■ **Visual spatial reasoning items**:
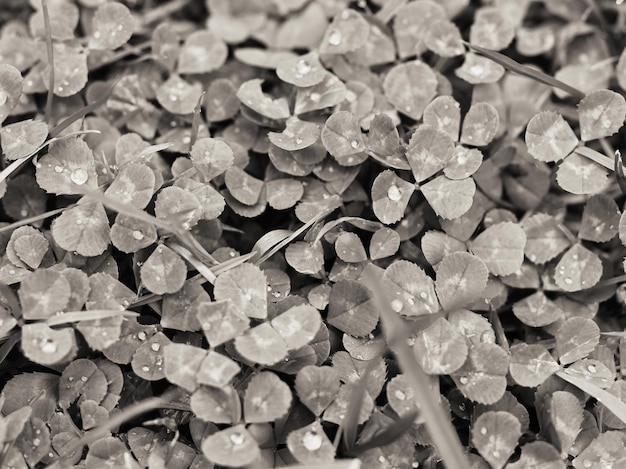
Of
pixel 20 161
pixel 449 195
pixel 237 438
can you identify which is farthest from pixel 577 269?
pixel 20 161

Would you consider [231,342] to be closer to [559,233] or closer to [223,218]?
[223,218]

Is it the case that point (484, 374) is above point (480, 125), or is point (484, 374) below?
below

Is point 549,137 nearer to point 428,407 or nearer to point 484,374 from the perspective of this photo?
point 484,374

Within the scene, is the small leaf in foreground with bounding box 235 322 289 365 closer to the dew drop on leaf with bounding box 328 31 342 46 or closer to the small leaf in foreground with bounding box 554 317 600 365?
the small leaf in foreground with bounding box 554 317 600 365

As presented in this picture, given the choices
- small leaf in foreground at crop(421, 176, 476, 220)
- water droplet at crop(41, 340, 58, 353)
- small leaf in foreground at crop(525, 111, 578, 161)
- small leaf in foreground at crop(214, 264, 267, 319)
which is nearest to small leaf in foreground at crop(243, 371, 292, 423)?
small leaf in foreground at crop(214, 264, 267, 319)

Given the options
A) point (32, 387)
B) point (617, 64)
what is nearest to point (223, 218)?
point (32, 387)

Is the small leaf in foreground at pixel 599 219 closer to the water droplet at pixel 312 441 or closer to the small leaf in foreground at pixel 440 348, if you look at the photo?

■ **Goal**: Give back exactly the lines that run from the line with "Would you consider" through the close of the material, counting both ends, and nothing more.

■ **Written response**:
Would you consider [231,342] to be closer to [559,233] or closer to [223,218]?
[223,218]

Is it the case that point (484, 374) is above point (480, 125), or is point (484, 374) below?
below

Is point 549,137 nearer to point 428,407 or nearer to point 484,374 from the perspective of this photo?
point 484,374

Within the scene, is the small leaf in foreground with bounding box 235 322 289 365 closer to the dew drop on leaf with bounding box 328 31 342 46 or closer to the small leaf in foreground with bounding box 554 317 600 365?
the small leaf in foreground with bounding box 554 317 600 365

As presented in this picture, given the choices
- small leaf in foreground at crop(421, 176, 476, 220)
- water droplet at crop(41, 340, 58, 353)
- small leaf in foreground at crop(525, 111, 578, 161)
- small leaf in foreground at crop(214, 264, 267, 319)
which is nearest to small leaf in foreground at crop(243, 371, 292, 423)?
small leaf in foreground at crop(214, 264, 267, 319)

Given the options
A) point (32, 387)
B) point (617, 64)
what is nearest to point (223, 218)?
point (32, 387)

Is the small leaf in foreground at pixel 599 219 closer to the water droplet at pixel 312 441 or closer to the small leaf in foreground at pixel 440 348, if you look at the photo?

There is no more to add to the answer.